Collect every line of the records that contains the string "image", treating uppercase and lowercase letters as distinct.

> _Data listing_
+--
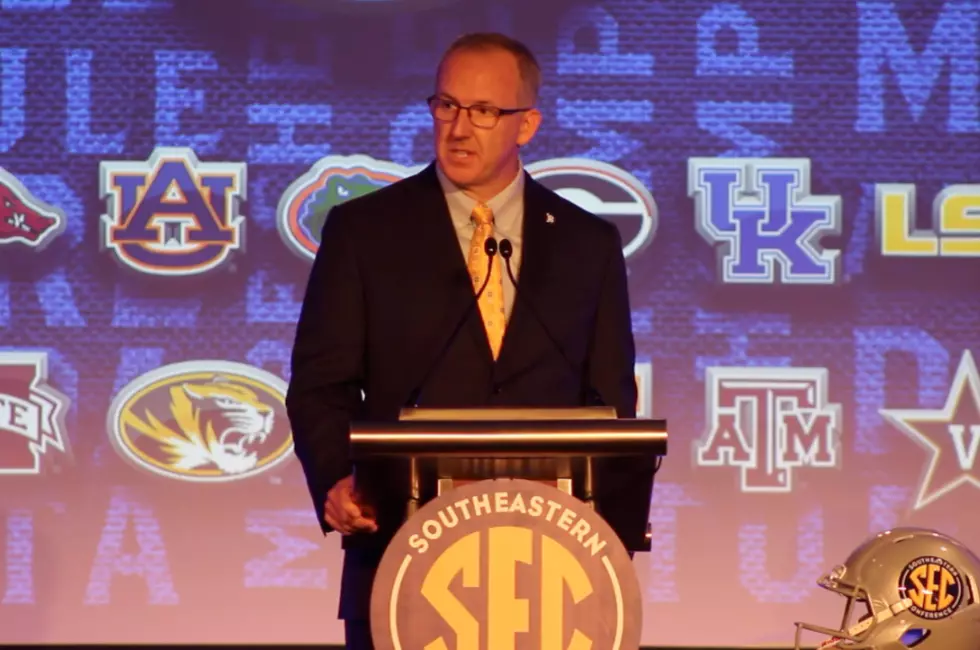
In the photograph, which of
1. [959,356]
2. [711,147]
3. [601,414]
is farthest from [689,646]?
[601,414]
+--
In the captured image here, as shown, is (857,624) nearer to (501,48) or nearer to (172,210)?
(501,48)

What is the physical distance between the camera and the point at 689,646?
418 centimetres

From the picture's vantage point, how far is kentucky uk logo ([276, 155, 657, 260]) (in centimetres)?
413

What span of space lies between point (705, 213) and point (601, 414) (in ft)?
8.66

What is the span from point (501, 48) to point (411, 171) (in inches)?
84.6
+--
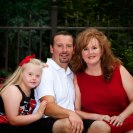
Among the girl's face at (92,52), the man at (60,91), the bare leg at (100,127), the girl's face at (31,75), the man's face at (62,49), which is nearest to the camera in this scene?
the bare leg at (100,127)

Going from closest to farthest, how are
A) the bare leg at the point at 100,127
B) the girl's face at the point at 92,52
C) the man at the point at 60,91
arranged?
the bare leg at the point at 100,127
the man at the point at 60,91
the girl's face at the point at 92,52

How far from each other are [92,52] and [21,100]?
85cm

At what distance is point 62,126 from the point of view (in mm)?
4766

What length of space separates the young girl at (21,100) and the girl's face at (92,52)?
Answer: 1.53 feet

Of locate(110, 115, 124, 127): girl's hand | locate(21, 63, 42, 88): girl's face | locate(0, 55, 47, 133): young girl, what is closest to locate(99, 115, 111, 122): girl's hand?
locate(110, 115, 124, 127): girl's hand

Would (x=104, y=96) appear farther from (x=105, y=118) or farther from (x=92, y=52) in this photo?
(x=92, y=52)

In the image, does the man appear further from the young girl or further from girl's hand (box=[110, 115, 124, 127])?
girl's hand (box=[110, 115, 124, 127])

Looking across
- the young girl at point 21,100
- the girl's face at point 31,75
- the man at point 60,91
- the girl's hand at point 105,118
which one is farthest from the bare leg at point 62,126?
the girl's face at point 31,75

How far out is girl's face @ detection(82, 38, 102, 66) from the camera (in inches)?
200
+--
> _Worked solution_
In the captured image here, as shown, is (857,624) nearer to (501,48) or nearer to (172,210)?
In the image, does the man appear further from the young girl or further from girl's hand (box=[110, 115, 124, 127])?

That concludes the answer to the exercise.